(TESTO ORIGINALE)
------------

Al momento un confronto con la Nadef 2022 scritta dal governo Draghi, quando alla guida del ministero c’era Roberto Speranza, mostra che le risorse previste all’epoca per la sanità erano inferiori in valori assoluti – 131,7 miliardi contro 134,7 per il 2023 e 128 miliardi contro 132,9 per il 2024 – e praticamente identiche in rapporto al pil: 6,7% (contro 6,6%) nel 2023, 6,2% nel 2024, 6,1% (contro 6,2%) nel 2025. Sempre al netto della manovra, appunto. Il Pd anche allora, nella sua proposta di risoluzione a prima firma Malpezzi, si era detto preoccupato per le riduzioni previste e aveva chiesto “un nuovo patto per la salute per riportare il livello della spesa sanitaria stabilmente al di sopra del 7 per cento del Pil“. Alleanza Verdi-Sinistra a sua volta aveva auspicato un aumento del fondo sanitario nazionale di 10 miliardi di euro in un triennio mentre i 5 Stelle avevano auspicato che si proseguisse “nell’azione di incremento delle risorse da destinare al funzionamento del Servizio sanitario nazionale, sia in termini di risorse finanziarie che professionali”.

------------

(COMPITO A) Per favore, riscrivi in forma di elenco il paragrafo del testo sulla spesa sanitaria che comincia con "Al momento un confronto", conservandone i fatti principali.
(COMPITO B)
Rispondi in base al testo sulla spesa sanitaria:
(i) Chi era alla guida del ministero quando fu scritta la Nadef 2022?
(ii) A quale soglia del Pil il Pd voleva riportare stabilmente la spesa sanitaria?
(iii) Di quanto Alleanza Verdi-Sinistra auspicava di aumentare il fondo sanitario nazionale, e in quanto tempo?
(COMPITO C) Prosegui il testo sulla spesa sanitaria dopo la sua ultima frase.
Le voci riportate non servono per questo lavoro.

------------

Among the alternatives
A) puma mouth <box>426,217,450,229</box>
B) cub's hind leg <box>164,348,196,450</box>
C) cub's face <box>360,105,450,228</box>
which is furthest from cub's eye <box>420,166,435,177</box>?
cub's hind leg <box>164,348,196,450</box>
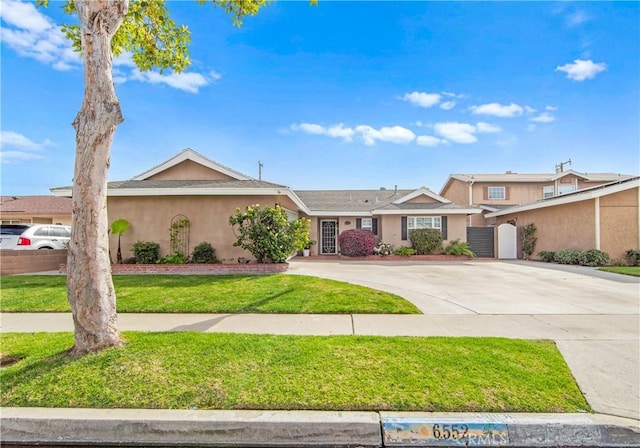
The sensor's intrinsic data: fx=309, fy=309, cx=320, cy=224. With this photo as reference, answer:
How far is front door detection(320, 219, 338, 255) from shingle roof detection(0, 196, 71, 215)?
18.4 meters

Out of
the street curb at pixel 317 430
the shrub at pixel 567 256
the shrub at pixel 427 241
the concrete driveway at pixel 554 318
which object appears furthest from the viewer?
the shrub at pixel 427 241

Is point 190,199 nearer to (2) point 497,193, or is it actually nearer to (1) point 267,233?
(1) point 267,233

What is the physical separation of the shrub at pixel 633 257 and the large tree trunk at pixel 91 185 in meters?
19.4

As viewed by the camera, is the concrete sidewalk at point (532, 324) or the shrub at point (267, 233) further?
the shrub at point (267, 233)

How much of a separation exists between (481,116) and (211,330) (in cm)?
1615

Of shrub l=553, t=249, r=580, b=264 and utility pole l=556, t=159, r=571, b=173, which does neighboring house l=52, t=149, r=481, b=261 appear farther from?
utility pole l=556, t=159, r=571, b=173

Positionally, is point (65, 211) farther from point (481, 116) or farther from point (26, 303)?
point (481, 116)

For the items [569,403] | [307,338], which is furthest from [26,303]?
[569,403]

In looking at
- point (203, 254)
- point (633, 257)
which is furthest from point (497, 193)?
point (203, 254)

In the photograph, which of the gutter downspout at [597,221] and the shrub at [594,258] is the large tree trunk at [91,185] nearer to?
the shrub at [594,258]

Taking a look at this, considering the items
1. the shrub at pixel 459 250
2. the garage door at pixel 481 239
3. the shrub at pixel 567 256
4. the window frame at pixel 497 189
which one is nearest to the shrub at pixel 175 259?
the shrub at pixel 459 250

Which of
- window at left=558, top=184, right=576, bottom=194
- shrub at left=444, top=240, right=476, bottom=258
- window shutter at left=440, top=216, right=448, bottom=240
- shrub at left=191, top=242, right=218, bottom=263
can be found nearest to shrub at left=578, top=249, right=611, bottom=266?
shrub at left=444, top=240, right=476, bottom=258

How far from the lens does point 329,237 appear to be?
20688 millimetres

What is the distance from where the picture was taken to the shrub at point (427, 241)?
17875 millimetres
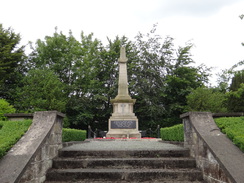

------------

(RISULTATO A)
- La Nadef 2022 del governo Draghi, con Roberto Speranza alla guida del ministero, prevedeva per la sanità risorse inferiori in valori assoluti: 131,7 miliardi contro 134,7 per il 2023 e 128 miliardi contro 132,9 per il 2024.
- In rapporto al pil le cifre erano praticamente identiche, sempre al netto della manovra: 6,7% contro 6,6% nel 2023, 6,2% nel 2024, 6,1% contro 6,2% nel 2025.
- Il Pd, nella proposta di risoluzione a prima firma Malpezzi, si era detto preoccupato per le riduzioni. Chiedeva un nuovo patto per la salute per riportare la spesa sanitaria stabilmente sopra il 7% del Pil.
- Alleanza Verdi-Sinistra auspicava un aumento di 10 miliardi di euro del fondo sanitario nazionale in un triennio.
- I 5 Stelle auspicavano di proseguire nell'incremento delle risorse finanziarie e professionali per il Servizio sanitario nazionale.

(RISULTATO B)
(i) Roberto Speranza.
(ii) Al di sopra del 7 per cento del Pil.
(iii) Di 10 miliardi di euro in un triennio.

(RISULTATO C)
Il fatto che per ora non ci siano tagli conclamati non significa che la situazione non sia preoccupante. Il personale sempre più spesso fugge verso la sanità privata costringendo gli ospedali a onerosi pagamenti “a gettone”, la spesa sostenuta di tasca propria dalle famiglie continua a salire e secondo l’Istat ha toccato nel 2021 i 36,5 miliardi nel 2021 (21,8% del totale complessivo), le assicurazioni private prosperano e un 7% di italiani riferisce di rinunciare a cure necessarie per problemi economici o difficoltà di accesso al servizio. Intanto il governo ha deciso di rivedere al ribasso il numero delle case di comunità per l’assistenza territoriale da finanziare con fondi del Pnrr, rinviando quegli investimenti a dopo il 2026 e ipotizzando di coprirli con fondi nazionali ancora da trovare.

Tornando alle valutazioni di Gimbe, la fondazione rileva che per il triennio 2024-2026 la Nadef stima una crescita media annua del Pil nominale del 3,5% “a fronte dell’1,1% di quella della spesa sanitaria, ovvero un investimento che impegna meno di 1/3 della crescita attesa del Pil. Infine, nonostante le dichiarazioni programmatiche sugli stanziamenti 2024-2026 da destinare al personale del SSN, non fa alcun cenno alla graduale abolizione del tetto di spesa per il personale sanitario, priorità assoluta per rilanciare le politiche del capitale umano”.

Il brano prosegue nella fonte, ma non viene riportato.